A Gruta do Lou

A ausência de um Deus sempre presente

Mario Lino da Costa (Costinha)

Por que a Providência escondeu o seu rosto “no momento mais crítico” […] como se voluntariamente se submetesse às leis cegas, mudas e cruéis da natureza?

Fiodor Dostoievski

Estranha a ausência de um Deus sempre presente. Ele não está quando mais preciso dele. Ah! Se ele estivesse aqui, em meio a essa tormenta, os ventos não sacudiriam meu barco como agora o fazem, os trovões não teriam esse som assustador e os relâmpagos não me cegariam, assim.

Uns dizem que esse é o método pedagógico do Criador. Outros há, capazes de enxergar  a bondade e o amor de Deus em sua omissão. Sou fraco e preferiria sentir sua majestosa presença, bem ao meu lado, hoje.

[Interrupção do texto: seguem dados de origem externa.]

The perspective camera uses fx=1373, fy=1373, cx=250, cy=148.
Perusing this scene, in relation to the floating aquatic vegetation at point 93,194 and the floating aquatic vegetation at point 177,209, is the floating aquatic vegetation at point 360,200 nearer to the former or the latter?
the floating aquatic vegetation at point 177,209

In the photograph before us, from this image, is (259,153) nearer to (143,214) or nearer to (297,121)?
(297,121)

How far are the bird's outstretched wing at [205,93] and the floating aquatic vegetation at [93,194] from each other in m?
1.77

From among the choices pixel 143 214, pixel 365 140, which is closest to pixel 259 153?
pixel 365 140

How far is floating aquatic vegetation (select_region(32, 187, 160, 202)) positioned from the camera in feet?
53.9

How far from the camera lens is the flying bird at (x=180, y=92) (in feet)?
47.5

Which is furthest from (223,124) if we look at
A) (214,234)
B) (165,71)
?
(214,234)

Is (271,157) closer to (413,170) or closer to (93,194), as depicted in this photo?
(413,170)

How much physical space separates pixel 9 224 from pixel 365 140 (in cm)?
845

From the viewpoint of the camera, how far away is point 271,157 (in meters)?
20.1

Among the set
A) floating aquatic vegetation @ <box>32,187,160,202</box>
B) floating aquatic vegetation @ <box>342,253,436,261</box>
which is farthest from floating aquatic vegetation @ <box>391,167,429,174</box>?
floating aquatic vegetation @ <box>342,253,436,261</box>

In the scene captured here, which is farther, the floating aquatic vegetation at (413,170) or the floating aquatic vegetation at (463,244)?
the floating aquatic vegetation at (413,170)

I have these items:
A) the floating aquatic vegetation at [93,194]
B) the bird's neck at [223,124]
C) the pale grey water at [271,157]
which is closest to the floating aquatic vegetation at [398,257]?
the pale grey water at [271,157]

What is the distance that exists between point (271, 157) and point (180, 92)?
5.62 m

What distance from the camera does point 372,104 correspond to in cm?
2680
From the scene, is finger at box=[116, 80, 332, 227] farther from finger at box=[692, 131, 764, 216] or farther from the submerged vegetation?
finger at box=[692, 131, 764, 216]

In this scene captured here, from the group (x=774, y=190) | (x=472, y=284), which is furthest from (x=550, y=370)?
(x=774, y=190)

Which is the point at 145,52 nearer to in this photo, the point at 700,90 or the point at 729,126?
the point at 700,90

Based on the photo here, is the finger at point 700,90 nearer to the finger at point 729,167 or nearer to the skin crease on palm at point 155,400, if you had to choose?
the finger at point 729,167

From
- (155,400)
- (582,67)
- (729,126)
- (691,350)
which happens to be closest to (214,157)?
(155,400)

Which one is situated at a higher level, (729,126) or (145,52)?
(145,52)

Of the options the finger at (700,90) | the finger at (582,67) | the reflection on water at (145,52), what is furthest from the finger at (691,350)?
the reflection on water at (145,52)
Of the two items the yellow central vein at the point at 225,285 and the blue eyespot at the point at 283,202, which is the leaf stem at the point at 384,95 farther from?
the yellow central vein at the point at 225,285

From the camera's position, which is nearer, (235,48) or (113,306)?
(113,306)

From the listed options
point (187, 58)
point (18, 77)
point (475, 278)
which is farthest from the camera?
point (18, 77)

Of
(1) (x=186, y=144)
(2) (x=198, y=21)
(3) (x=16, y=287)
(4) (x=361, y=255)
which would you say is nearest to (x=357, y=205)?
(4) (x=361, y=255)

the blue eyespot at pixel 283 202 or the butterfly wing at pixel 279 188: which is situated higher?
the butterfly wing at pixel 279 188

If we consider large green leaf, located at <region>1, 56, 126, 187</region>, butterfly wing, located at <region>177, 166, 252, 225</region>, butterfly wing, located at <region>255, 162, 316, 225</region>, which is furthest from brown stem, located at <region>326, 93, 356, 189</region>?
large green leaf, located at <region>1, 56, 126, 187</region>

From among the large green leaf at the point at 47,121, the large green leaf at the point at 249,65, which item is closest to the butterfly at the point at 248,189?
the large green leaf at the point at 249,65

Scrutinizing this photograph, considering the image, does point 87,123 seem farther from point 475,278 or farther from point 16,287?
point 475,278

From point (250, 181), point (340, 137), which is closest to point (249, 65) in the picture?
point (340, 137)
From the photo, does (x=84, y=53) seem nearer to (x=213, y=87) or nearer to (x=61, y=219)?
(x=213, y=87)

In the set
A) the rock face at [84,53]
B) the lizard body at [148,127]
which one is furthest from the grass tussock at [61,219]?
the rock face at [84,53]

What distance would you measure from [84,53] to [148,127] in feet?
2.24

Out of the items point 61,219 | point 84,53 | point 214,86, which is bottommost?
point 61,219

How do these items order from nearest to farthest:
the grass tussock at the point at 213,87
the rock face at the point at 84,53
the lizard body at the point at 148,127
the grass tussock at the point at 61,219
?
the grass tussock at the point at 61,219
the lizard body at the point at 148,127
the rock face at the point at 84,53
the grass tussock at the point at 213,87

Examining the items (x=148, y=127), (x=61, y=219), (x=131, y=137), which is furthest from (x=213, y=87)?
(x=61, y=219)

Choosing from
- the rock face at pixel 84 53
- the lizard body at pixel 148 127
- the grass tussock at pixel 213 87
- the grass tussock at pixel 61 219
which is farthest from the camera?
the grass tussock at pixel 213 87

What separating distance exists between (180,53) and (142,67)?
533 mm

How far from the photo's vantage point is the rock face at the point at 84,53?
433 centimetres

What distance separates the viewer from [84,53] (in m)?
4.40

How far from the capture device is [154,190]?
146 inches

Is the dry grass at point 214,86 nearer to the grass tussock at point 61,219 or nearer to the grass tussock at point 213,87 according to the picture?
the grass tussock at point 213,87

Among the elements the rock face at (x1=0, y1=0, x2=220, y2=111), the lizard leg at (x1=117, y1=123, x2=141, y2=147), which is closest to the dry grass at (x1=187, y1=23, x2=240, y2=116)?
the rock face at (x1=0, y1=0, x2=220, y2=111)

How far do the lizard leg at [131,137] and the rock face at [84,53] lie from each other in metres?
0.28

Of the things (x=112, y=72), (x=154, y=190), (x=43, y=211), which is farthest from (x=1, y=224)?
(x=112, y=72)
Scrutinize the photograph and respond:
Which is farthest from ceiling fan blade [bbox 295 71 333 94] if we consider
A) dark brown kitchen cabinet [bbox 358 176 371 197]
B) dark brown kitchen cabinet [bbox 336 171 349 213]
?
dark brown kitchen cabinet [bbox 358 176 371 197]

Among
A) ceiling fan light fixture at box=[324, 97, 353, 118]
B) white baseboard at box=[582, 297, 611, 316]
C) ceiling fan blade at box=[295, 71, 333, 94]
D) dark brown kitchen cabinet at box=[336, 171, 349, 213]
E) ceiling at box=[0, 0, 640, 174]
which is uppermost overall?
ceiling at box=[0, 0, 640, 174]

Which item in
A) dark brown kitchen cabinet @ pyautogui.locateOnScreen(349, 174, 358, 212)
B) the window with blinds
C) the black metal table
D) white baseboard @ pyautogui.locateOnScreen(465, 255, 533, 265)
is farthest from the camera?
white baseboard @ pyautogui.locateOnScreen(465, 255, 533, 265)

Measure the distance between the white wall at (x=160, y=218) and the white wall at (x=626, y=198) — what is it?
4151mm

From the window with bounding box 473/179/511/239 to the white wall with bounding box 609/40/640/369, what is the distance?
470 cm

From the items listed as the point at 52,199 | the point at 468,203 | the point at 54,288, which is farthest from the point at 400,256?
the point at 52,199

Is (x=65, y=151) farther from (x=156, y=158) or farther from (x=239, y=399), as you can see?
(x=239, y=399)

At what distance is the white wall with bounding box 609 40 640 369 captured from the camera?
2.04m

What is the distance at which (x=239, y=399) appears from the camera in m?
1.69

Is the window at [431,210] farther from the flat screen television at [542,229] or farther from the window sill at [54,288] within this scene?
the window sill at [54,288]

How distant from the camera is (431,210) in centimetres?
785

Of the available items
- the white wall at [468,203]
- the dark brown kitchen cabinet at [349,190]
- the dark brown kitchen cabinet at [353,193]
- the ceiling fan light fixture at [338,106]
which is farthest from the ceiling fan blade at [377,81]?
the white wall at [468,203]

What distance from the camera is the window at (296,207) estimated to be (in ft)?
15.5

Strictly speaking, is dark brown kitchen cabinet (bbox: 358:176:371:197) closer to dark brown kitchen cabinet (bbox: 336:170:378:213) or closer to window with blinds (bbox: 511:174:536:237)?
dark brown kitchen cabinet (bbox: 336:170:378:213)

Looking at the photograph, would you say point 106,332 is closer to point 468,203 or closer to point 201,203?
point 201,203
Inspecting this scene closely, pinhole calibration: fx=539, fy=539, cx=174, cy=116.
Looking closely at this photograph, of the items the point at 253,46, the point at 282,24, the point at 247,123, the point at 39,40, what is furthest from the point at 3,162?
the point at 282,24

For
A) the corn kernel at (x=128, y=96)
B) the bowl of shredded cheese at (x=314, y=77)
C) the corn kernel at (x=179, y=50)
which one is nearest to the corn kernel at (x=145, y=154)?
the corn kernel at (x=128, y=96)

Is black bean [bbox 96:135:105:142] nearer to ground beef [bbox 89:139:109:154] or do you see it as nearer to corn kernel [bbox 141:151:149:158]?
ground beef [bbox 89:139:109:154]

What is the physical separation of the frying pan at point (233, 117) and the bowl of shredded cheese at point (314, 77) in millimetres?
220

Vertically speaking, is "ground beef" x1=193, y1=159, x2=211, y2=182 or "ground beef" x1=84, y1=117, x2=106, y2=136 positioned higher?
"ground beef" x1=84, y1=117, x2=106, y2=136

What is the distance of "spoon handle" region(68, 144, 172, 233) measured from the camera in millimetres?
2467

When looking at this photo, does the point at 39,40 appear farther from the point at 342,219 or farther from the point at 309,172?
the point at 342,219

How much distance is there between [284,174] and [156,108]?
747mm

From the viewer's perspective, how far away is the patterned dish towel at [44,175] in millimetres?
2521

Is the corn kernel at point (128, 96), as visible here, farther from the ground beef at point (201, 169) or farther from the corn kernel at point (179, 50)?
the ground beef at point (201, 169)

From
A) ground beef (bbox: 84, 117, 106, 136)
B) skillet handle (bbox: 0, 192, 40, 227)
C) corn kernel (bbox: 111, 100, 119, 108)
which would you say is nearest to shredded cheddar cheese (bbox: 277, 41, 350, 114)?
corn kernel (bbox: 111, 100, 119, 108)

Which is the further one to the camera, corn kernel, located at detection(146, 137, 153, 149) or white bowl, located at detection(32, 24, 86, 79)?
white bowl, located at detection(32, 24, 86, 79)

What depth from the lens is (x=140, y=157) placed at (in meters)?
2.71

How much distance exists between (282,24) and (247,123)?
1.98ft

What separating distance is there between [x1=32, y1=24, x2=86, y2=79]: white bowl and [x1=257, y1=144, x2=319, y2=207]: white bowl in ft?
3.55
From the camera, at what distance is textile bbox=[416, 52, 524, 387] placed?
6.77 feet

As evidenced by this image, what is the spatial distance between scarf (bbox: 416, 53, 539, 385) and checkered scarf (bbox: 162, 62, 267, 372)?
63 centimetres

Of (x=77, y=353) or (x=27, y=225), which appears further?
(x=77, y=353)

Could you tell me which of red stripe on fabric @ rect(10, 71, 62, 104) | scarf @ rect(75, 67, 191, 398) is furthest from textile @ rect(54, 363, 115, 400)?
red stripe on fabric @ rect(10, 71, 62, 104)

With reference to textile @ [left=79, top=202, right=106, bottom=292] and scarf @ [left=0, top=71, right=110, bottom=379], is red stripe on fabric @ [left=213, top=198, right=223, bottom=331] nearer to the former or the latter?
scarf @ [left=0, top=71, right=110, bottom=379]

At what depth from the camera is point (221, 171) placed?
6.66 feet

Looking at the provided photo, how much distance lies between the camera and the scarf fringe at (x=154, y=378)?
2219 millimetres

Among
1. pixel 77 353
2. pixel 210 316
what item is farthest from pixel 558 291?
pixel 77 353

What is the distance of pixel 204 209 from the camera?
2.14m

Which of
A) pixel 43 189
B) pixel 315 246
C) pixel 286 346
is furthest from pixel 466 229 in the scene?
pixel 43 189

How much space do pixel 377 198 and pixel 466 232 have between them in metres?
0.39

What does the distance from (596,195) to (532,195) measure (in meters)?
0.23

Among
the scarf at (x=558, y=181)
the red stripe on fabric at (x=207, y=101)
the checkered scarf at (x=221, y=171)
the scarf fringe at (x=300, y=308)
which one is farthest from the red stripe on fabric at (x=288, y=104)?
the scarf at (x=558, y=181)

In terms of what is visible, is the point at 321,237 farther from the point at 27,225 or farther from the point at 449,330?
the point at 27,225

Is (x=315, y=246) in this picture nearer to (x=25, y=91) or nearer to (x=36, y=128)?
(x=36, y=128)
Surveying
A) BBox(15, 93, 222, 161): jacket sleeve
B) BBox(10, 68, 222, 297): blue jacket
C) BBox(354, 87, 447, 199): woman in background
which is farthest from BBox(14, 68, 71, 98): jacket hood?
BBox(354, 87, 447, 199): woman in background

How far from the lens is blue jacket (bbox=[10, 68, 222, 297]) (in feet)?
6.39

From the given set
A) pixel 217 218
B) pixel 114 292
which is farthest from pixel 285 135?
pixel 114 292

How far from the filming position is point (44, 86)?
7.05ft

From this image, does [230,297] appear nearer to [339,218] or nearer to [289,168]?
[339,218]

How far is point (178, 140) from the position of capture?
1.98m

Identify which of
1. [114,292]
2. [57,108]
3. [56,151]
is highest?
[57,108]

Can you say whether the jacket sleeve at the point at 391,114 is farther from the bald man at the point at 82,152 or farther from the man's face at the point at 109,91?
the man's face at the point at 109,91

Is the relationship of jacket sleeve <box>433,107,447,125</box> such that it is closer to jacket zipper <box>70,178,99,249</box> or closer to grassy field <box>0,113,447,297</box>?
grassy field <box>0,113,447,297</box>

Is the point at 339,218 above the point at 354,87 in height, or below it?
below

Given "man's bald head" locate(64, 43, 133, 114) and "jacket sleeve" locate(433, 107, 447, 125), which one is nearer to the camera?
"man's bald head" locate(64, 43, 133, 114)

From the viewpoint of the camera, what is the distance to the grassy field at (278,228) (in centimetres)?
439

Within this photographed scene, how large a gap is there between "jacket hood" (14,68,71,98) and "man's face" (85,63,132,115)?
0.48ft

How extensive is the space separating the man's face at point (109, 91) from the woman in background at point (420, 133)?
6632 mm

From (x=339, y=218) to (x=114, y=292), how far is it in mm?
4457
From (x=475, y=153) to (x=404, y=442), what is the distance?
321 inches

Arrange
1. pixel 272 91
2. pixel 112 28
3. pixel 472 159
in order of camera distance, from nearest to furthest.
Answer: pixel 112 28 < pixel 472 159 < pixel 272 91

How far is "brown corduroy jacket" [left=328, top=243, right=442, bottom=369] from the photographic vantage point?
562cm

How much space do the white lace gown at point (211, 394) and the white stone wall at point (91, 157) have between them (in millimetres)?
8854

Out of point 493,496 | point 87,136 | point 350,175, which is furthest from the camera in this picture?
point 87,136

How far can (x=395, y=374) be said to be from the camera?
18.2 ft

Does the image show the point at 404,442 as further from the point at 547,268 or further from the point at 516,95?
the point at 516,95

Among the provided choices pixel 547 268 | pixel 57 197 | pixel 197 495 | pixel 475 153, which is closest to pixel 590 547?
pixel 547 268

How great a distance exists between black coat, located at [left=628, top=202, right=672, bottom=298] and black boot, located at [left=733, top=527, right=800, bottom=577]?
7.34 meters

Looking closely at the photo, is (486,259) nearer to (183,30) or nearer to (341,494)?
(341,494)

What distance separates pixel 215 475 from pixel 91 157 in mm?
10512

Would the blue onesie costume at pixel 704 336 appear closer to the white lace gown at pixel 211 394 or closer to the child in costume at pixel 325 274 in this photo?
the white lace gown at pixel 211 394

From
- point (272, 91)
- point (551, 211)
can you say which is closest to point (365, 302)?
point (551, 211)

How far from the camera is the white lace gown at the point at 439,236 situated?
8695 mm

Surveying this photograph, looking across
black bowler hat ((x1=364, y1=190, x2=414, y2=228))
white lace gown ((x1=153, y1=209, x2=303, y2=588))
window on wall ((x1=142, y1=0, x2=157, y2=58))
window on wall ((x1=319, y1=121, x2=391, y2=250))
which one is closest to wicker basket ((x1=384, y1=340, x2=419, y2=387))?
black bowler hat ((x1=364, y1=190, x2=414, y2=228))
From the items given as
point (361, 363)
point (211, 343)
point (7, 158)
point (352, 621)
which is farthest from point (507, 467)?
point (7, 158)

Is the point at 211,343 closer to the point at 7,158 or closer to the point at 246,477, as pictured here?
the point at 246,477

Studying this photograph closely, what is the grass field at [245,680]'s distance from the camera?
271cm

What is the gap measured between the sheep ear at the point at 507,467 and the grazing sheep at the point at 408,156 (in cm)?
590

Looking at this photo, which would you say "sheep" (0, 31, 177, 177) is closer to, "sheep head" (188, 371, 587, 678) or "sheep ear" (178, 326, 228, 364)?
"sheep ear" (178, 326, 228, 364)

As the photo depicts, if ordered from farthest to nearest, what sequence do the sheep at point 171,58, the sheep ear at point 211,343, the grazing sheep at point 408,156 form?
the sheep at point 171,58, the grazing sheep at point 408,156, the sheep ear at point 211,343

Tudo bem. Manterei minhas orações inócuas e desperdiçarei minhas súplicas. Ele nunca me dirá que me omiti. Talvez cambaleie pelos balcões dos bares da zona de prostituição, mas não me deitarei com as prostitutas. No máximo, aceitarei uma bebida bem forte.

Eles continuarão rindo de mim, gritando comigo, roubando meus pertences e furtando o amor das pessoas amadas. Em meio a tantas e desvairadas negligências, a persistência salta do meu peito e mantém-me no topo da aflição. Ficarei assim até que venha, ainda que devido à minha insana insistência. Que se dane. Não me furtarei em clamar, suplicar, rogar e gritar minhas dores em seus ouvidos ensurdecidos.

Não serei tragado pelas águas, nem queimado pelas chamas da corrupção e irresponsabilidades do próximo. Eles que paguem suas dívidas quando forem cobrados.

Suportarei minhas sinas, como há muito tenho suportado. Não faz mal. Só não transigirei com o incrédulo. Ele não me deve nada. Virá porque é boníssimo e mui amantíssimo.

Salve o Rei, ainda que sumido em minha miserável vida.  

Capricornio PB

10 thoughts on “A ausência de um Deus sempre presente

  1. Lou
    Deveriam abrir espaço nas Sagradas Escrituras para mais um salmo: o seu. Me lembra Davi na sua angústia, se sentido acossado pelos inimigos e abandonado pelo Deus a quem ele nunca deixou de lançar suas súplicas. Me lembra também Jó, e especialmente uma frase daquele livro magnífico, que uso aqui como conforto, se isso é possível: EU SEI QUE MEU REDENTOR VIVE.

  2. “Diante de ti, Senhor, estão todos os meus desejos e a minha ansiedade não te é oculta”. Minha súplica desde que me entendo por gente. Ao olhar para trás, percebo que tantas coisas já foram acrescentadas e nem me dei conta de agradecer como se deve. Ah, ingratidão do meu ser!!